L’exilé communiste que j’ai connu

Publié le 19 avril 2004 Lecture : 4 minutes.

Il est souvent difficile de se rappeler que des présidents auréolés par le prestige de
leur fonction ont été jadis des opposants sans pouvoir. Il est particulièrement difficile
de se souvenir que Thabo Mbeki, le peu bavard président de l’Afrique du Sud, était, il y a quinze ans, un exilé communiste à la parole facile qu’on voyait mal diriger un jour son pays. Jusqu’à quel point a-t-il changé ?
Lorsque j’ai fait sa connaissance à Londres en 1985, il était l’assistant d’Oliver Tambo, le président du Congrès national africain (ANC), que j’avais d’abord rencontré à Johannesburg dans les années 1950. J’avais fait aussi, à l’époque, la connaissance du père de Thabo, Govan Mbeki, un redoutable intellectuel marxiste qui devait être par la suite condamné à la prison à vie avec Mandela.

Thabo avait ainsi d’impeccables références révolutionnaires. En exil, il avait fréquenté l’université de Sussex, en Angleterre, où il s’était fait de solides amis anglais et s’était spécialisé en économie, mais sans rien perdre de son radicalisme. « Mes professeurs d’économie répétaient : Toutes choses égales d’ailleurs », disait-il plus tard ; moi, je pensais : Les choses ne sont pas égales ». »
À Londres, c’était un homme charmant et amusant, qui adorait discuter tard dans la nuit autour d’un verre avec des amis anglais. Il a épousé une très jolie femme, Zanele Dlamini, dont la sur Edith était mariée à un aristocrate anglais, et la fête qui a suivi le mariage a été célébrée dans une superbe maison de campagne. Il se plaisait beaucoup
plus en Angleterre qu’à Moscou. Mais c’était aussi un militant fidèle et dévoué de l’ANC, et un diplomate de grand talent. J’ai assisté à de nombreux débats avec des patrons et des hommes politiques de droite, où il leur expliquait patiemment que l’ANC ne ruinerait pas l’Afrique du Sud.
Quand l’interdiction de l’ANC a été levée en 1990 et que Mandela est sorti de prison, Mbeki est rentré en Afrique du Sud pour devenir son bras droit. Lorsque l’ANC s’est
retrouvé aux portes du pouvoir, Mbeki s’est montré pragmatique. Il a démissionné du Parti communiste et décidé que l’ANC devait renoncer aux nationalisations et jouer le jeu du capitalisme mondial.
Il n’était pas un grand orateur et préférait agir en coulisse.
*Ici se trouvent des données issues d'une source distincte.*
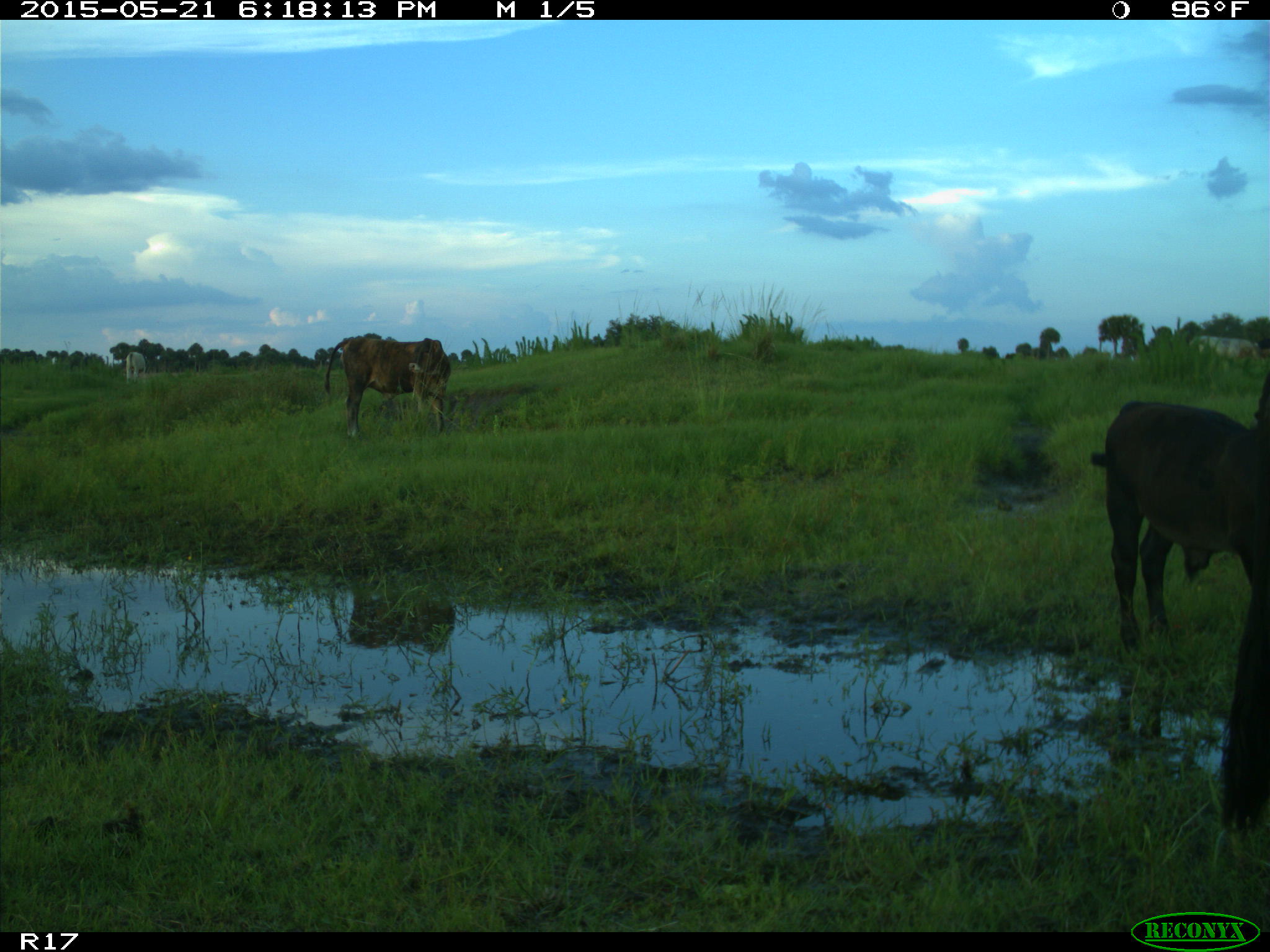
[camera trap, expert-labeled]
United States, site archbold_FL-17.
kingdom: Animalia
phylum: Chordata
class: Mammalia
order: Artiodactyla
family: Bovidae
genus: Bos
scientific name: Bos taurus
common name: domestic cow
Il restait un intellectuel introverti, peu porté sur la démagogie ou la rhétorique. Ses amis noirs plus militants
plaisantaient sur ses manières anglaises, son amour de Shakespeare et le plaisir qu’il prenait à fumer la pipe.
Lorsque l’ANC a gagné, il y a dix ans, les premières élections démocratiques, Mbeki est devenu vice-président. Mandela s’en est grandement remis à lui pour gouverner le pays. C’est largement grâce à Mbeki que l’ANC a pu se réconcilier avec ses ennemis d’autrefois et que l’économie est partie du bon pied. Ce n’est pas Mandela qui a choisi Mbeki comme vice-président, mais le bureau de l’ANC, comme Mandela me l’a clairement indiqué. Ce dernier aurait préféré le jeune rival de Mbeki, Cyril Ramaphosa. En privé, il a parfois regretté la tendance de Mbeki à s’entourer de « copains » et à se méfier un peu trop de rivaux potentiels.
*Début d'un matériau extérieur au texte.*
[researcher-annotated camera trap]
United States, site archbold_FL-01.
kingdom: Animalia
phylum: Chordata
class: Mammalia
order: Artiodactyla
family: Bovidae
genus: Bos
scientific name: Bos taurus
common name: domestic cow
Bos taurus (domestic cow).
Quand Mandela a pris sa retraite, il y a cinq ans, il a très courtoisement passé la main à
Mbeki. Mbeki n’avait évidemment pas l’auréole de son charismatique prédécesseur. J’ai trouvé le président Mbeki tout à fait réfléchi et rationnel sur la plupart des sujets. Il a imposé une discipline rigoureuse dans le domaine économique. Et a été conscient des dangers que représentaient le Zimbabwe voisin et son dictatorial président Mugabe. Mais il s’en est tenu à une « démocratie tranquille », cherchant à éviter toute confrontation
qui aurait risqué de plonger le Zimbabwe dans la guerre civile et forcé des millions de réfugiés à émigrer en Afrique du Sud.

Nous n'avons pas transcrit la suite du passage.